Tuesday, June 17, 2008

Memory Collection and Analysis, part II

Based on my last post, I wanted to throw some quick tests together and see how things worked out...here's the results of what I found...

So, first off, I wanted to run ManTech's mdd...or memdd.exe, as it were. That worked out very well...ended up with a nice output file after running memdd.exe (renamed to mdd.exe) version 1.1:

06/17/2008 10:51 AM 23,520 mdd.exe 06/17/2008 10:56 AM 3,210,854,400 test.dmp

Next, I ran winen.exe, the tool available from GSI, as part of the EnCase 6.11 install (yes, I am a "dongled", licensed user). As I was running this on a Windows XP SP2 system with 2.99GB of RAM (4GB on the board) and used the defaults in the configuration file (except for where I was required to make an entry), I ended up with a total of five .E0x files. I then opened the .EO1 file as an evidence item in FTK Imager Lite v2.5.1 and, as expected, Imager did not recognize the file system. However, Imager appears to have read the EWF header info just fine, because it recognized what I had entered into the config file.

So I then chose Create Disk Image from Imager's File menu item, and chose Image File from the Select Source dialog. During the process of selecting options, I chose to have Imager output the image in 2000MB files (as opposed to the default 640MB file sizes used by winen). This resulted in two image files (winen.001 and .002), which I then cat'd together using the type command on Windows into a single file (winen.bin):

06/17/2008 01:18 PM 2,097,152,000 winen.001
06/17/2008 01:19 PM 1,113,702,400 winen.002
06/17/2008 01:42 PM 3,210,854,400 winen.bin

Notice that the file size for the final winen.bin file is the same as the test.dmp file created using mdd. Very cool.

Exercise 1: In the post on memory collection and analysis, which command did the author use to join winen.001 and winen.002 into a single file?
Exercise 2: Continue the post on memory collection and analysis from the point where it stops.

Data block:
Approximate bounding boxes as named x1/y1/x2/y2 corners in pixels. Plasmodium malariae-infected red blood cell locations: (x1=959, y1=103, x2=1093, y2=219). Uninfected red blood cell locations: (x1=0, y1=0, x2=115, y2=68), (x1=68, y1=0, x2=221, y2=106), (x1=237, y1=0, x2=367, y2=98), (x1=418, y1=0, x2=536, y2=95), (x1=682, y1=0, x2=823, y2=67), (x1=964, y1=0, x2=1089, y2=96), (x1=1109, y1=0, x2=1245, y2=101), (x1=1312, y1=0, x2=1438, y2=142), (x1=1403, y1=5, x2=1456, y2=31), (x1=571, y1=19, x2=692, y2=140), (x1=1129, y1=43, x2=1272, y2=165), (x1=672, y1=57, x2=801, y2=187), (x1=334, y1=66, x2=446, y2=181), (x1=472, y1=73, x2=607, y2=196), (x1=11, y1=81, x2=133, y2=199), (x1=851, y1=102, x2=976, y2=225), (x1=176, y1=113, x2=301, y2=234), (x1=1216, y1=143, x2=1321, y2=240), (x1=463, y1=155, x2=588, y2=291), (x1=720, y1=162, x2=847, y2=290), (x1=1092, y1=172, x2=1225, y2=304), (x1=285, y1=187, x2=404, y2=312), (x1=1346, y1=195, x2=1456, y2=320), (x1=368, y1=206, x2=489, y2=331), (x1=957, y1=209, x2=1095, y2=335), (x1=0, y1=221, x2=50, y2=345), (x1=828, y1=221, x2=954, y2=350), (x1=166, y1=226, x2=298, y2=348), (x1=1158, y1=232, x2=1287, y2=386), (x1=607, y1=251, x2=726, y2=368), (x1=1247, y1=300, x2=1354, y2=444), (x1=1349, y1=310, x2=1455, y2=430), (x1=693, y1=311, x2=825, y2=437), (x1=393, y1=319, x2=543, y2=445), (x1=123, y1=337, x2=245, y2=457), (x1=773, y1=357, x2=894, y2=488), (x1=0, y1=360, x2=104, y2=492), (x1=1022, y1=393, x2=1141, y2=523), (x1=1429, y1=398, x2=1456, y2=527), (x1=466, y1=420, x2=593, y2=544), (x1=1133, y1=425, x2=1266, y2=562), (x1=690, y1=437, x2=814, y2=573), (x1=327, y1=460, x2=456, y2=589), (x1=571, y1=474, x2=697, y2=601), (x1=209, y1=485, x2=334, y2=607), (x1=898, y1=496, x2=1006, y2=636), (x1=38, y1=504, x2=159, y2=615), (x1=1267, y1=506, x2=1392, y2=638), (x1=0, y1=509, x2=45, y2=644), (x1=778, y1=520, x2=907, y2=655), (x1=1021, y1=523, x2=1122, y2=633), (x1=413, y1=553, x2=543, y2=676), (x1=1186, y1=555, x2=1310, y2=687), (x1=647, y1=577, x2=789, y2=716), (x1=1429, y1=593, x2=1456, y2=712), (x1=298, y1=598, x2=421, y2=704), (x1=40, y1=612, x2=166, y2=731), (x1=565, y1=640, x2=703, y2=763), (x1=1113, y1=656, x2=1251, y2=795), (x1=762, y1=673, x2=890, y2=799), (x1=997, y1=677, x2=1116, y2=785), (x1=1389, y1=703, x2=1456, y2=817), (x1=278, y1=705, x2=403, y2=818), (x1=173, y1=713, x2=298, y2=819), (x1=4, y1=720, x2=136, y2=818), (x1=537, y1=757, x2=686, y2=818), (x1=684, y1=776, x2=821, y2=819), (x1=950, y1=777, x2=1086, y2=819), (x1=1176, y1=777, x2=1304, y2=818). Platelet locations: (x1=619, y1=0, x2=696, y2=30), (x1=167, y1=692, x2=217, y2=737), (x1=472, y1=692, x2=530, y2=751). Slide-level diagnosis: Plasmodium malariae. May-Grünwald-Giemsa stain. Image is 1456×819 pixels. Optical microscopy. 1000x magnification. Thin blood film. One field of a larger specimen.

Answer 1: The type command on Windows.

Answer 2:
Now...what to do with it? Well, that's where Volatility 1.1.1 comes in...I grabbed ActivePython, installed it, and was up and running with Volatility 1.1.1 in no time! I was able to view the process list, run the 'dlllist' command to get modules and the command line for each process, etc...all very cool stuff. Volatility worked very well on both memory dumps...not just the winen/FTK one, but the mdd RAM dump, as well.

So what's next? Well, I'd like to see about digging a bit deeper into the dumps, including:

- As Moyix discussed, enumerating Registry hives (or just keys and values) from memory
- Run Andreas's PTFinder against the memory dump and develop graphs of the processes using Richard McQuown's PTFinderFE
- Attempt to do file carving via scalpel

Anything else? What's in your wallet? =)

Take aways from this...it's likely that like linen, winen.exe will show up on IR tools distros...but you're not restricted to using EnCase to perform analysis of the memory dumps produced by such tools. Using free tools, you can convert the .E0x files to a dd-style format, and then use other freely available tools to parse through the memory dumps.

Addendum: Got this from someone who ran kern.pl on a memory dump from XP SP3 recently...

File Description : NT Kernel & System
File Version : 5.1.2600.5512 (xpsp.080413-2111)
Internal Name : ntkrnlmp.exe
Original File Name :
Product Name : Microsoft(R) Windows(R) Operating System
Product Version : 5.1.2600.5512

Pretty sweet, eh?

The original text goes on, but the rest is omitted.